I, too, think it would have worked. For all the reasons others have mentioned before: similar background and values, they shared many things and completed each other in other aspects. They had a great love for each other that lasted through 20 difficult years. I don't think that living together would have been more difficult than living apart.
And, additionally, I'm a romantic and believe that there are people who are meant to be with and for each other. THE one person in the world who is meant for you and vice versa, no matter what. And I think this is what Ennis and Jack were for each other.
But when? When they were 19, not parting after Brokeback? Maybe. But both were so young and unexperienced then. They were both still teenagers.
In general, I think that you have to be older than that to be mature enough for lifelong commitments.

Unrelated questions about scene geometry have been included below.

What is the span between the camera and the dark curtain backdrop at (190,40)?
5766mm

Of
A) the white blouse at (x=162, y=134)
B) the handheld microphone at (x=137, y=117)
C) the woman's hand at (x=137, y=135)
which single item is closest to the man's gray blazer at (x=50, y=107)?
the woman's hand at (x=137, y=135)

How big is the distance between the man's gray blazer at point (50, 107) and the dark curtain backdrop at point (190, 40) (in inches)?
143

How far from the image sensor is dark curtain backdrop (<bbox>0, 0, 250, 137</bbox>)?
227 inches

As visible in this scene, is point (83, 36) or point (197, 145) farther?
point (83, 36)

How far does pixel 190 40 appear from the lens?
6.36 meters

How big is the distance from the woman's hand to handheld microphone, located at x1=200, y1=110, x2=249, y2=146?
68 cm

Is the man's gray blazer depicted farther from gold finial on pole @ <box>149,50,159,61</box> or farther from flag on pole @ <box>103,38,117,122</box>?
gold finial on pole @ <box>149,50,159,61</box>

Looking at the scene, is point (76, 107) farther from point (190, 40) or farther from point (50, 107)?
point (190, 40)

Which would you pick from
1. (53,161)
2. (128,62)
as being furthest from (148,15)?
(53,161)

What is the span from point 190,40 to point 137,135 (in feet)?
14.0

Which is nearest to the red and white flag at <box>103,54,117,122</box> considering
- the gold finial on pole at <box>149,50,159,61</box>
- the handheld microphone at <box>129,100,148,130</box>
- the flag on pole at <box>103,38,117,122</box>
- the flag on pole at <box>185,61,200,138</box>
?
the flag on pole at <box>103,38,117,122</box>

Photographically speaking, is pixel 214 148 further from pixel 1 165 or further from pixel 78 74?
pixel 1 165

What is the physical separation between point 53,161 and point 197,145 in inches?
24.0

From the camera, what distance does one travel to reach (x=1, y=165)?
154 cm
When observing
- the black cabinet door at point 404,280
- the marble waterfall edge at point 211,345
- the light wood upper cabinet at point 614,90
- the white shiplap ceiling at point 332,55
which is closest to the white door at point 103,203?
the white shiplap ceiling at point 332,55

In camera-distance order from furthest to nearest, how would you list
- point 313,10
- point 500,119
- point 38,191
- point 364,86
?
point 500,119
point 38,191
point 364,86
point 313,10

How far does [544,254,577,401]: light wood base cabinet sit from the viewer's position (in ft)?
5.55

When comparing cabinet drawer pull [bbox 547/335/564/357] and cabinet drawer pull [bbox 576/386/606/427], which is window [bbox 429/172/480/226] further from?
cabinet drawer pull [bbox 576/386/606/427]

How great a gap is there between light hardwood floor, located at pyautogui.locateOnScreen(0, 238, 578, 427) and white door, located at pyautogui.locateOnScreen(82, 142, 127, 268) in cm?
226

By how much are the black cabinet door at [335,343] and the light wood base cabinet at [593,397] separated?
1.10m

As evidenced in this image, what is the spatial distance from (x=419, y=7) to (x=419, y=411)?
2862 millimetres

On the other side, my husband and I were 17, going on 18 when we came together. And it works for more than 20 years now. So it is possible. But we had not to fight homophobia (internalized and from other people) and poverty with little prospects. ("Pair of deuces, going nowhere").
After the reunion? Yes, I think it could have worked then. But I can't see Ennis leaving his family at this time, the girls still so little. Just for the sake of discussion: even if he hadn't been in love with another man, but another woman (ot there was no homophobia at all in the world) and all his fears and demons wouldn't have had a voice, he still would have stuck with what he got. Out of loyalty and duteousness.
After the divorce? Yes. I guess the post divorce scene is the moment in the movie when we all want to yell at Ennis: go for it, don't let Jack down again. This is your chance!
Later, at any time between divorce and lake scene? Yes.
At the end, around or after the lake scene? Again: yes. We've discussed the "What if Jack hadn't died?" many times and I'm still convinced that Ennis was almost there, almost had made all the way around the coffeepot, had almost found the handle (paraphrasing Lee here, because her analogy is so beautiful, hope you don't mind. BTW: Amanda (?) once said something about 'creating our own Brokieisms' and this phrasing is definately one. I've seen it couple of times).